***** SELECTED PASSAGE *****

National Circumstances

In responding to the threat of global climate change, U.S. policymakers

must consider the special circumstances created by a unique blend of

challenges and opportunities. The National Circumstances chapter of this

report attempts to explain the particular situation in the United States--

including its climate, natural resources, population trends, economy,

energy mix, and political system--as a backdrop for understanding the U.S.

perspective on global climate change.

The United States is unusual in that it encompasses a wide variety of

climate conditions within its borders, from subtropical to tundra. This

diversity complicates the discussion of impacts of global climate change

within the United States because those impacts would vary widely. This

diversity also adds to U.S. emission levels, as heating and cooling demands

drive up emissions. Recent record levels of precipitation--both in snowfall

and rain--consistent with what could be expected under a changed climate,

have raised the awareness of climate impacts at the local and regional

levels, and may make it somewhat easier to predict the effects of increased

precipitation.

*****

* _TASKS_
a) The national circumstances passage names the features of the United States that its chapter tries to explain. List every one of them.
b) Render this sentence from the national circumstances passage in Spanish: "The United States is unusual in that it encompasses a wide variety of climate conditions within its borders, from subtropical to tundra."
c) Using the national circumstances passage, answer each question:
(i) What range of climate conditions lies within U.S. borders?
(ii) Which demands drive up U.S. emissions?
(iii) In what two forms did precipitation recently reach record levels?

***** RECORDED INFORMATION *****

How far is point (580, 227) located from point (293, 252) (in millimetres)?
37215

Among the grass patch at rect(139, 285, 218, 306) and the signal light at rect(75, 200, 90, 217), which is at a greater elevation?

*****

* _SOLUTIONS_
a)
- climate
- natural resources
- population trends
- economy
- energy mix
- political system

b) Estados Unidos es inusual en cuanto a que abarca una gran variedad de condiciones climáticas dentro de sus fronteras, desde la subtropical hasta la tundra.

c)
(i) From subtropical to tundra.
(ii) Heating and cooling demands.
(iii) Snowfall and rain.